At one point a hypothesis arose that the primates may have originated in India prior to the plate collision with Asia near the Paleocene-Eocene boundary and they spread into Asia afterwards.

These hypotheses were re-evaluated using new morphological evidence and earliest records of Teilhardina species from the continents concerned. The researchers concluded that none of the hypotheses fit the pattern that had emerged from their studies. It is now believed that at the beginning of the Paleocene–Eocene Thermal Maximum Teilhardina dispersed from east to west. The earliest primates migrated across the Turgai Straits from South Asia to Europe, finally dispersing to North America through Greenland.

Taxonomy
Although Teilhardina has been usually assigned to Omomyidae, it has also been recovered as polyphyletic, with T. belgica and T. asiatica nested as the basalmost haplorrhines, and others being recovered as anaptomorphine omomyids (and thus more closely related to the tarsiers than to simians).

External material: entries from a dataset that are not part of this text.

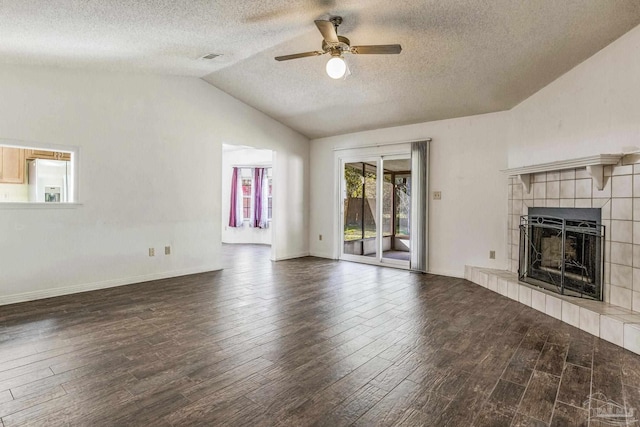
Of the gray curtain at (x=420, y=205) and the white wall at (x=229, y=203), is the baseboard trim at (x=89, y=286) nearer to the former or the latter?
the gray curtain at (x=420, y=205)

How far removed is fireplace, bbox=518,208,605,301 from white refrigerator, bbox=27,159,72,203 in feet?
19.0

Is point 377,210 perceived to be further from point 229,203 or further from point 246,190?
point 229,203

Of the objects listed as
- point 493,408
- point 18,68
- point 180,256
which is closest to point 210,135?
point 180,256

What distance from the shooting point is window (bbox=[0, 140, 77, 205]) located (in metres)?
4.12

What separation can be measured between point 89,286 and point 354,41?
4.42 m

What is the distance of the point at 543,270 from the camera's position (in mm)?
4152

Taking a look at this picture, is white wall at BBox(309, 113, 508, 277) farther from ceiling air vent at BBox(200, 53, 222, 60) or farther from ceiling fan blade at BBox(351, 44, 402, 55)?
ceiling air vent at BBox(200, 53, 222, 60)

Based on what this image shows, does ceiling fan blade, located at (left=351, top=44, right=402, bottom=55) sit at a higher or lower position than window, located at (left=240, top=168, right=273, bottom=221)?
higher

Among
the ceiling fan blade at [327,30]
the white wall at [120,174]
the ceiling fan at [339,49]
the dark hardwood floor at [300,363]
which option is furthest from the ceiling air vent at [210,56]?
the dark hardwood floor at [300,363]

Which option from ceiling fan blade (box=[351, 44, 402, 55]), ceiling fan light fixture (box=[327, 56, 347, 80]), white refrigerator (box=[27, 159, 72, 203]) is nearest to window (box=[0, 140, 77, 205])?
white refrigerator (box=[27, 159, 72, 203])

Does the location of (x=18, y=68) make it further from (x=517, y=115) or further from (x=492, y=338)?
(x=517, y=115)

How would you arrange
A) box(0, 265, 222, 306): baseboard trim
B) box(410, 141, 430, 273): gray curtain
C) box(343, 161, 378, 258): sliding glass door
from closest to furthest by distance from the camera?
1. box(0, 265, 222, 306): baseboard trim
2. box(410, 141, 430, 273): gray curtain
3. box(343, 161, 378, 258): sliding glass door

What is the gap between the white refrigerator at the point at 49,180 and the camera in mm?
4227

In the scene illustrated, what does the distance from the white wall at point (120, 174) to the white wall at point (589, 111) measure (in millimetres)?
4344
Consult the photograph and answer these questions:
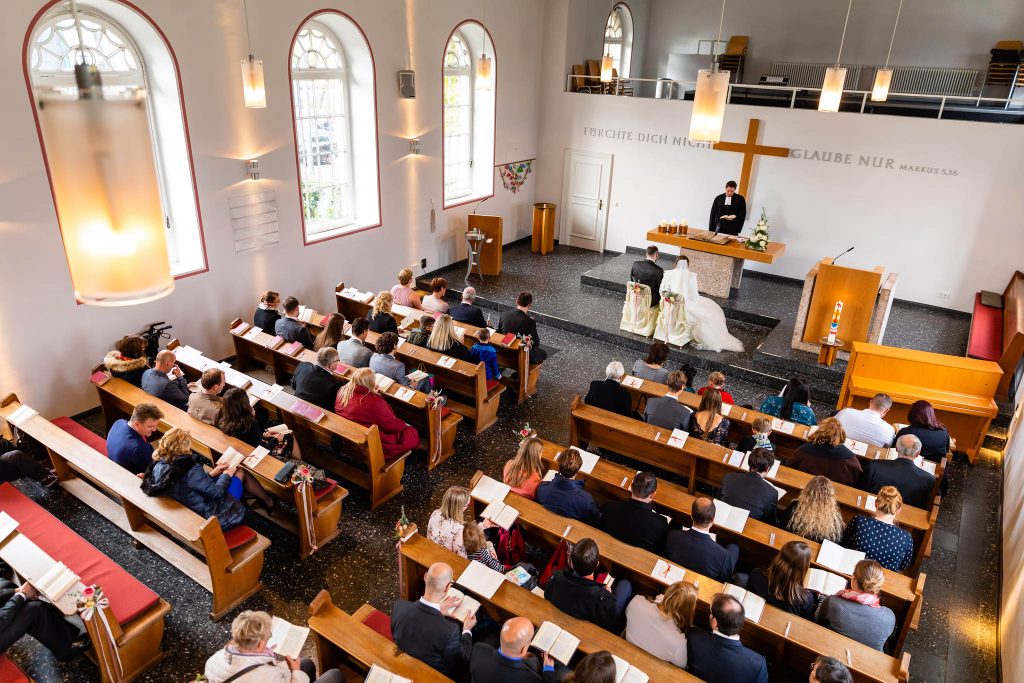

T. crassidens has been referred to the genus Baataromomys, but has also been assigned to the new genus Bownomomys along with T. americana.

Species
Teilhardina magnoliana is the earliest known North American primate; its fossil was first discovered in the US state of Mississippi. It was a tree-dwelling fur-covered tiny creature with a long, slender tail; the tail was significantly longer than the body.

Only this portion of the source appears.